━━ Records shown ━━

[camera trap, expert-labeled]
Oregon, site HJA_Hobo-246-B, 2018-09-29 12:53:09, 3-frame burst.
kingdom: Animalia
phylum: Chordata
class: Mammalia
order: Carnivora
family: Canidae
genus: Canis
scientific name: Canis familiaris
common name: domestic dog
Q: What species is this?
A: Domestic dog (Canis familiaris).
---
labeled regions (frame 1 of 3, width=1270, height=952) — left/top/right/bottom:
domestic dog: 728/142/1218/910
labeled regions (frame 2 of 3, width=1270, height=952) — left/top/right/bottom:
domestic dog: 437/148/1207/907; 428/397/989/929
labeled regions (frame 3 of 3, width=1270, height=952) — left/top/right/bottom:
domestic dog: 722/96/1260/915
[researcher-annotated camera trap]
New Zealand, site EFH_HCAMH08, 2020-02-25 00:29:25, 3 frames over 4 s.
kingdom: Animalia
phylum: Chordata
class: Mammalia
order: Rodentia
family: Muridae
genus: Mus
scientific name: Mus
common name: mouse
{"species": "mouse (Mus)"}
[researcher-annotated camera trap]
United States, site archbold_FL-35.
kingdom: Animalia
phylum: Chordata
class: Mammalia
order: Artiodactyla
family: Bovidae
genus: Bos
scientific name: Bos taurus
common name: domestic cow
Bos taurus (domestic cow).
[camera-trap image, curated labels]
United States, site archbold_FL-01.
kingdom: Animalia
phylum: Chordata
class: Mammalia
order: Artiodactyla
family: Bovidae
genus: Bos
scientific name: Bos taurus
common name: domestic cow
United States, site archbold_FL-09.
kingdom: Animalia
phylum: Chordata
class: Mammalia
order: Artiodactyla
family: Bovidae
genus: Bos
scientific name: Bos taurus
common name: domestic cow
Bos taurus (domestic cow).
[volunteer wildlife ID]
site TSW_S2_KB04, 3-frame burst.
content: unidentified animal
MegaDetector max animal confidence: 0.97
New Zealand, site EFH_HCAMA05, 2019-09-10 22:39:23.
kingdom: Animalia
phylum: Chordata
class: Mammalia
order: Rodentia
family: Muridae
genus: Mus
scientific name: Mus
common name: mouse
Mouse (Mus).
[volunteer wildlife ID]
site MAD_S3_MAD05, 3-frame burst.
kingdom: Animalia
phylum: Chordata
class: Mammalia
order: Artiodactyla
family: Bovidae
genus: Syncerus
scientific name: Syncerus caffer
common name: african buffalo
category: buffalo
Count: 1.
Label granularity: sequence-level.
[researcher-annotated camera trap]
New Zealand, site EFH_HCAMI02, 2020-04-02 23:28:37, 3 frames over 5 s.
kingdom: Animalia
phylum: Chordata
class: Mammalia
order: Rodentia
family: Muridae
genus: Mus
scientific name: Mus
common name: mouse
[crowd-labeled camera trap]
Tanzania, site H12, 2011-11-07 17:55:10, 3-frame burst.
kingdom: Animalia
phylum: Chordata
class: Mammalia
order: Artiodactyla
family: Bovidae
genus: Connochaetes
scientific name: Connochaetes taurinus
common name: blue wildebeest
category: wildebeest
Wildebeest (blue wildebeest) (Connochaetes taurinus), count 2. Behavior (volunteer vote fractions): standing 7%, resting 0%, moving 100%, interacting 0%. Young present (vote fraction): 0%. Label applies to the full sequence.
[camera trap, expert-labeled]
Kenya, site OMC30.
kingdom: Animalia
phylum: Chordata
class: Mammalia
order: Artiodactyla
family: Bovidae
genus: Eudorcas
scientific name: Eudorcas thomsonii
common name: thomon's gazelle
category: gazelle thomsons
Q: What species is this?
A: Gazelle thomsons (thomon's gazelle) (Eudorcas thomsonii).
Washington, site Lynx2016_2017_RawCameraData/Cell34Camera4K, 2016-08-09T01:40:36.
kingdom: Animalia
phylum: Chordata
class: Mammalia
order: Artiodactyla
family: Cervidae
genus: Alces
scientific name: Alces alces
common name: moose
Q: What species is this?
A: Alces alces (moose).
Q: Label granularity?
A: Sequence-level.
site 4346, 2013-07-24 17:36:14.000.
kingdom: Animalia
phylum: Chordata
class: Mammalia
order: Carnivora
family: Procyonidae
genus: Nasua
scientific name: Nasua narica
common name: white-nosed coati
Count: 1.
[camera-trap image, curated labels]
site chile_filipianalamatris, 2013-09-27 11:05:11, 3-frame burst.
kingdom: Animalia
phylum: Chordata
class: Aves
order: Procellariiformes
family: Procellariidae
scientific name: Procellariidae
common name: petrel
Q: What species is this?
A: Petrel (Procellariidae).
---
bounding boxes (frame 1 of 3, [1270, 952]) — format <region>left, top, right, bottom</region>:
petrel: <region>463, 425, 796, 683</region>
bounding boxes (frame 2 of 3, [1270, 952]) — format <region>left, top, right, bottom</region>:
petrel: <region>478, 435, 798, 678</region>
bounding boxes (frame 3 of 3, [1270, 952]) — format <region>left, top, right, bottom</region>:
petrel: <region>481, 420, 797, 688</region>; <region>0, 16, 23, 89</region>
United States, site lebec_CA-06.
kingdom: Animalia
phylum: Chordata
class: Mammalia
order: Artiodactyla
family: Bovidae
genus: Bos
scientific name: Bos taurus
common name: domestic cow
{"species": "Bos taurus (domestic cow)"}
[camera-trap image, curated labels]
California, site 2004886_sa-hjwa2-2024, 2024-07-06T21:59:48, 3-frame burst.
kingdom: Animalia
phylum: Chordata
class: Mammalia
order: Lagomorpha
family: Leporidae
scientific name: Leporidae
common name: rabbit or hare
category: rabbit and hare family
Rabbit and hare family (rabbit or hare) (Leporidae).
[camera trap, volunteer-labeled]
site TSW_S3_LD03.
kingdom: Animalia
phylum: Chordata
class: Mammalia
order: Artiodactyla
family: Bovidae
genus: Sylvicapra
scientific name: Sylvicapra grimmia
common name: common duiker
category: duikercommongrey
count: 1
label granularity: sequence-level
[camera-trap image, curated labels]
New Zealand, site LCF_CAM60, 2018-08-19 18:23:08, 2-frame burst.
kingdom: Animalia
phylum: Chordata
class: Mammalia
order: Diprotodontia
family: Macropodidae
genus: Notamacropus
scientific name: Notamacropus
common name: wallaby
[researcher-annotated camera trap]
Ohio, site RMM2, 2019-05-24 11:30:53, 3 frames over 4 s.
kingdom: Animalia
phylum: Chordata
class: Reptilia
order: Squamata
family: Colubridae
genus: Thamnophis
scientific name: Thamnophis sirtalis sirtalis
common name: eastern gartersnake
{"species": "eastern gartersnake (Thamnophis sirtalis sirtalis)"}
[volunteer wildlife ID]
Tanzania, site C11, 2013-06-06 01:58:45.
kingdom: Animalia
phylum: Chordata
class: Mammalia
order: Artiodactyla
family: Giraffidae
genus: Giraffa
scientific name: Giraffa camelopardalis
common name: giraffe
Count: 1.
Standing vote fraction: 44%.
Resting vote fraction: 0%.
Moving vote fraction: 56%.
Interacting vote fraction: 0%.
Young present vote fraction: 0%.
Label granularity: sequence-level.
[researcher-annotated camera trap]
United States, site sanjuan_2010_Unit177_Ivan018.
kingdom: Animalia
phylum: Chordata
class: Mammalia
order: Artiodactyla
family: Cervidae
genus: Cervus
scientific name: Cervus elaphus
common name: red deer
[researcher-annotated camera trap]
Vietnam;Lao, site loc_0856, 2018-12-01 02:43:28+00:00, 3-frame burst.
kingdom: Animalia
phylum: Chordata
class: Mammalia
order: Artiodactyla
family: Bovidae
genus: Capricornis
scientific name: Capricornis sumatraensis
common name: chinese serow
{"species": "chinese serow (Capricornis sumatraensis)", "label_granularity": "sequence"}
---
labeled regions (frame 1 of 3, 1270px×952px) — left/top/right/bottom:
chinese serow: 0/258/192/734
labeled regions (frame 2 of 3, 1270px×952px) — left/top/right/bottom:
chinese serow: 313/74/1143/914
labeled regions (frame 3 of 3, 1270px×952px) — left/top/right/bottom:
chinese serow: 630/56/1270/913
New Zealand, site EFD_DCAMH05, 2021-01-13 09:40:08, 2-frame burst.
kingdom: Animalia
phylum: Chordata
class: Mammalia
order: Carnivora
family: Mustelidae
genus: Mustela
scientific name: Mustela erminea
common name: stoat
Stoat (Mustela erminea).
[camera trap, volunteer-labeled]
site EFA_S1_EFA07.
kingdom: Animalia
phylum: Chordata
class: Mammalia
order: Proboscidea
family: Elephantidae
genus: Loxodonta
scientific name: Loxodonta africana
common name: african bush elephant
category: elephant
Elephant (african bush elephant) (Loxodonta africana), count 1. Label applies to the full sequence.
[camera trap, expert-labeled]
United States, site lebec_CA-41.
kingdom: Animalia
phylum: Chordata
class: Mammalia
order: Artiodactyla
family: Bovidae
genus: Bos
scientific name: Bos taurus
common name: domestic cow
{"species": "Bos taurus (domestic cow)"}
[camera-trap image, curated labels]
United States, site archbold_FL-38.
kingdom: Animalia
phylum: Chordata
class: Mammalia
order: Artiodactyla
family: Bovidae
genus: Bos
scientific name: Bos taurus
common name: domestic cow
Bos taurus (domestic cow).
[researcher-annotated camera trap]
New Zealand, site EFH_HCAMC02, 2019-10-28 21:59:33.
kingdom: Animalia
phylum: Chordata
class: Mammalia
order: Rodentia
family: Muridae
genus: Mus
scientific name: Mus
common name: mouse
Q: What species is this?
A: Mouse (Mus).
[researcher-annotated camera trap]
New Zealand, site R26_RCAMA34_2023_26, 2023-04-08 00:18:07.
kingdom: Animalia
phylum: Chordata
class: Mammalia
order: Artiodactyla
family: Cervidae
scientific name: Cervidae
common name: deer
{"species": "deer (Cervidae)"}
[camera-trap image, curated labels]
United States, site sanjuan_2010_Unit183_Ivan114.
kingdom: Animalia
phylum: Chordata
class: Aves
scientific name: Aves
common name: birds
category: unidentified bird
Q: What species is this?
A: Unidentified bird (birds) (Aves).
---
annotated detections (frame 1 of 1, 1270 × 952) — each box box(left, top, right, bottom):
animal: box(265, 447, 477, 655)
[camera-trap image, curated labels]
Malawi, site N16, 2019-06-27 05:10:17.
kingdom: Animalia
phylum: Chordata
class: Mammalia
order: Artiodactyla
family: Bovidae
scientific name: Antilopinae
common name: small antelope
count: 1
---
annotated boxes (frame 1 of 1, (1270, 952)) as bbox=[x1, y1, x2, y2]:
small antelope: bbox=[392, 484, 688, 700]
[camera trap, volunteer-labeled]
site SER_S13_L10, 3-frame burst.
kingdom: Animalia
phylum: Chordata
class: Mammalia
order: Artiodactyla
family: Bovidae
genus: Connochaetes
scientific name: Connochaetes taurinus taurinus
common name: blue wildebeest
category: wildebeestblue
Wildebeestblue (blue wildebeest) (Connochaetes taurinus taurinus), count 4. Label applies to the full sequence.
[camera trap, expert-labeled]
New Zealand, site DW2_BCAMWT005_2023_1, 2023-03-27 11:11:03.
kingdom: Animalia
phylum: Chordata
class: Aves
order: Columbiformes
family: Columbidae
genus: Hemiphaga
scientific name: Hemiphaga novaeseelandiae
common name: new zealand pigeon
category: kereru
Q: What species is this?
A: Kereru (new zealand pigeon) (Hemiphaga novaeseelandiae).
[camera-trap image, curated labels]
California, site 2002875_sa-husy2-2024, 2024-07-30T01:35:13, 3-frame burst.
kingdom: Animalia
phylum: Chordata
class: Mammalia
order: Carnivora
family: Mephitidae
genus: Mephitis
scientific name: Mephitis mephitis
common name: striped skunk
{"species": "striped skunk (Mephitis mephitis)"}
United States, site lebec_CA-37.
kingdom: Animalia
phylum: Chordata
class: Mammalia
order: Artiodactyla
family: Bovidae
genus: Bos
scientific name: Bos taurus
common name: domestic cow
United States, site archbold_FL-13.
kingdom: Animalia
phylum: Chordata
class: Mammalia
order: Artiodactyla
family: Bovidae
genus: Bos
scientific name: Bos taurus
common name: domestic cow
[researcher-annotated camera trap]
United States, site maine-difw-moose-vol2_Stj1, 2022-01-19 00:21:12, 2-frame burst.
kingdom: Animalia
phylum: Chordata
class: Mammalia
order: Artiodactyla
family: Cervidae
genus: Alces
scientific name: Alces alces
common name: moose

━━━

_Assignment_
Read the listing. Report every line that includes the word "moose".

_Solution_
common name: moose
A: Alces alces (moose).
United States, site maine-difw-moose-vol2_Stj1, 2022-01-19 00:21:12, 2-frame burst.
common name: moose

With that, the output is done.